** SOURCE DOCUMENT **

1. In a coil slitter having a recoiling mandrel for a plurality of strips slit from a coil, a spacer shooter removably positioned between said slitter and said mandrel, comprising:
(A) a vertical post-type base located before said mandrel and adjacent one side of the plurality of strips slit from the coil, (B) a horizontal boom extending from said base under said strips, (C) means for oscillating said boom on said post base to a position away from under said strips, (D) carriage means movable on and along said boom, (E) means for moving said carriage along said boom, (F) a spacer shooter device pivotally mounting on said carriage, (G) means for raising and lowering said device about its pivot to direct its free end toward said winding coil on said mandrel, (H) beam means projecting outwardly from said device for indicating the coil strip and its periphery toward which said device is aimed, (I) storage means for a plurality of spacers in said device, and (J) means for shooting one spacer at a time from said storage means out of said device in the direction of said beam for insertion in the coil of the selected winding strip for taking up the slack in said strip between the slitter and the mandrel.

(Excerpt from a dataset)
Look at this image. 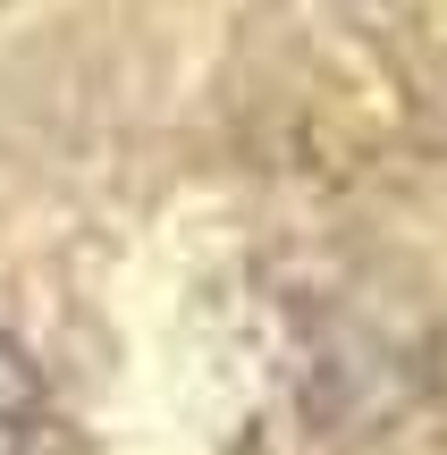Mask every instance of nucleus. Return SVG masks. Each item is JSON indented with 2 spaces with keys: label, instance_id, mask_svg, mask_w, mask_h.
<instances>
[{
  "label": "nucleus",
  "instance_id": "f257e3e1",
  "mask_svg": "<svg viewBox=\"0 0 447 455\" xmlns=\"http://www.w3.org/2000/svg\"><path fill=\"white\" fill-rule=\"evenodd\" d=\"M43 430V379H34L26 346L0 329V455H26Z\"/></svg>",
  "mask_w": 447,
  "mask_h": 455
}]
</instances>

** YOUR GOAL **
Please answer these questions about the spacer shooter claim, one per line:
1. Between which two parts is the spacer shooter removably positioned?
2. What does the beam means projecting from the device indicate?
3. What is a spacer inserted into the coil of the selected winding strip meant to take up?
These entries have no connection to the spacer shooter claim.

** RESPONSE **
1. Between the slitter and the mandrel.
2. The coil strip and its periphery toward which the device is aimed.
3. The slack in that strip between the slitter and the mandrel.